Eu falava sem palavras sempre aquilo que querias ouvir... sem querer, pois com a antecedência dos marotos, lias o meu corpo ao silêncio do pensar e dobravas a esquina já com caminho de volta nos lábios.... trazias sempre as desculpas com finais perfeitos, os indícios sem desilusões, as pistas estéreis, as doces expressões angelicais.... ai, como poderia esquecer, todas elas nos irretocáveis quadros da face, como virgens madonas de Rafaéis espalhadas pelo suntuoso quintal de um museu de encontros diários, um jardim de pássaros e flores ornamentais...
Para onde os homens se levam quando brincam de serem irmãos?

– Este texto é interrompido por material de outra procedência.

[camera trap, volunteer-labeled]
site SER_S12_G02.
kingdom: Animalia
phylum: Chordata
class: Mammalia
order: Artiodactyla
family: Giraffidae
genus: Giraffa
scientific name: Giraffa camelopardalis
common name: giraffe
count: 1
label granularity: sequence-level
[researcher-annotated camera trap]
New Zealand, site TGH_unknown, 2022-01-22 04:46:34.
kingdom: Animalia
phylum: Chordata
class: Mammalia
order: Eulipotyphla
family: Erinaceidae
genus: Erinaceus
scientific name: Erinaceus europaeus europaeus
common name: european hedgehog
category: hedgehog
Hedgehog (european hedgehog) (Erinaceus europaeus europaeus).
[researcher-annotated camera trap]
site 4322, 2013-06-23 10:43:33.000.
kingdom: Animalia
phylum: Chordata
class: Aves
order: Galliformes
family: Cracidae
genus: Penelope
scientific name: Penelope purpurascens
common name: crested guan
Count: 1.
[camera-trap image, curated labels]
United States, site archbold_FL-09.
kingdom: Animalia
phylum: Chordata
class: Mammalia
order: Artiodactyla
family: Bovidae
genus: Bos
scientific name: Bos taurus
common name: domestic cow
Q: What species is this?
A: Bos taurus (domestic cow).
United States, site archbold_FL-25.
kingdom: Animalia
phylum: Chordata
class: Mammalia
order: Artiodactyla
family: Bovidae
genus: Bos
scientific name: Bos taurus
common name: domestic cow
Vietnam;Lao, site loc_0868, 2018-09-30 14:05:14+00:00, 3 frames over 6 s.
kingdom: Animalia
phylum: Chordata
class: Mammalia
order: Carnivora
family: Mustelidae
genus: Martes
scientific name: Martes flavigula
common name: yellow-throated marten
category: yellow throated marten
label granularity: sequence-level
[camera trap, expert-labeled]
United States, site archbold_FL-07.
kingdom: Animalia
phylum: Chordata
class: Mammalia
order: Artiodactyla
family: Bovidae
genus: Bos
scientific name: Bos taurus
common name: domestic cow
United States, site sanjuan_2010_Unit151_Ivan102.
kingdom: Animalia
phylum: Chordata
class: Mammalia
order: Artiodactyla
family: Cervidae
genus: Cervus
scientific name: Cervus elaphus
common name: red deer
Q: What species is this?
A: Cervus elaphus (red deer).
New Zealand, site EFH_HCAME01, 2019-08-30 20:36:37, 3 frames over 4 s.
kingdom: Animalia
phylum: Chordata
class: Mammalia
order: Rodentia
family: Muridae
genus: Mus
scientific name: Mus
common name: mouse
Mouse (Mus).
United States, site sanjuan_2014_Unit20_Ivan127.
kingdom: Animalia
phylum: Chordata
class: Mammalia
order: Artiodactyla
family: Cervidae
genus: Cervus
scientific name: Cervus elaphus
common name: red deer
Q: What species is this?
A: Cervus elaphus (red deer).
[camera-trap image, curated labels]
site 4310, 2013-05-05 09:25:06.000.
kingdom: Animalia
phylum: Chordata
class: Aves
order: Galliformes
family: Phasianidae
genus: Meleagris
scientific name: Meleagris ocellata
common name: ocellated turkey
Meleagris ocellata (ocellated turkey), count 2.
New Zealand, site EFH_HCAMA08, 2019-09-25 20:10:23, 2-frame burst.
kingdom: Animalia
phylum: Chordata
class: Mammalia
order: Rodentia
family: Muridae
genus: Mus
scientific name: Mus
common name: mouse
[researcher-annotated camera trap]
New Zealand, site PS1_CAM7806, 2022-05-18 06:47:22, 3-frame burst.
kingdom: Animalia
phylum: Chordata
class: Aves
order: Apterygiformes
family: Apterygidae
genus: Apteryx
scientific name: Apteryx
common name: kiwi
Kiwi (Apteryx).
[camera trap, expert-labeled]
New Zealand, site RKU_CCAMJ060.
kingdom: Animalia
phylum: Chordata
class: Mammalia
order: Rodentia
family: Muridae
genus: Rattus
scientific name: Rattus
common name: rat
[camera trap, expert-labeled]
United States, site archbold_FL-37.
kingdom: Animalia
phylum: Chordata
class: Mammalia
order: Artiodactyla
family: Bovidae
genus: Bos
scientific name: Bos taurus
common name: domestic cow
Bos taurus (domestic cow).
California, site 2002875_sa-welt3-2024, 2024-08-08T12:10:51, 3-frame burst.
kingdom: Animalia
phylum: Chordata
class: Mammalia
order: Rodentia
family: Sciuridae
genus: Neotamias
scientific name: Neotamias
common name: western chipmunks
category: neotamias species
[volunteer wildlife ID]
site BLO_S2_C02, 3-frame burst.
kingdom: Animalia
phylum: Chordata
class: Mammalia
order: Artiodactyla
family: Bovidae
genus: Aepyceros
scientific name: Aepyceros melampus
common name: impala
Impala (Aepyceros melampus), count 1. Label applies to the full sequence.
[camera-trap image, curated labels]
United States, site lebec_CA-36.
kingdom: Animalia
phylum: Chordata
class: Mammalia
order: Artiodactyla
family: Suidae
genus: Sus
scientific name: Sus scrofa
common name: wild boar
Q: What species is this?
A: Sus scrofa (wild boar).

O que existe no silêncio quando quebro o som da palavra com a minha respiração muda, indignada, desconcertante.... ?
Oca palavra sem sentimento, ingrata sílaba fora do tempo que germina vaidade e escuridão, o que seria do homem imperfeito sem a telha da casa que lhe deu o chão?
Como pisar sem teto, como voar sem uma asa?
Como ser Deus no espaço de tempo onde bailarino sem pernas dança sem vento quando lamenta somente a dor daquilo que um dia lhe fez sonhar, e não as pernas que perdeu para os cobradores do Destino ?
Como ser alma sem calor?
Como ser braço sem vontade?
Como ser homem sem amor?
Como ser irmão sem amizade?

O que existe quando não me suportas olhar por mais de alguns instantes... Por que desvias o olhar? O que lhe faz não suportares meus olhos nos teus? O que lhe faz não me veres? Não me enxergares? Não enxergares o que existe dentro de mim?
O belo Abel no infinito amor de Caim...
O triste começo do que foi, e o começo inevitável do fim
O que não nos torna humanos? O que não nos torna humanos nunca mais? Os homens na casa, e os lobos no jardim. Para além dos pequenos pedaços de carnes que nos cercam, dos pequenos metais, o que nos torna tão pequenos, tao abjetos, tão animais?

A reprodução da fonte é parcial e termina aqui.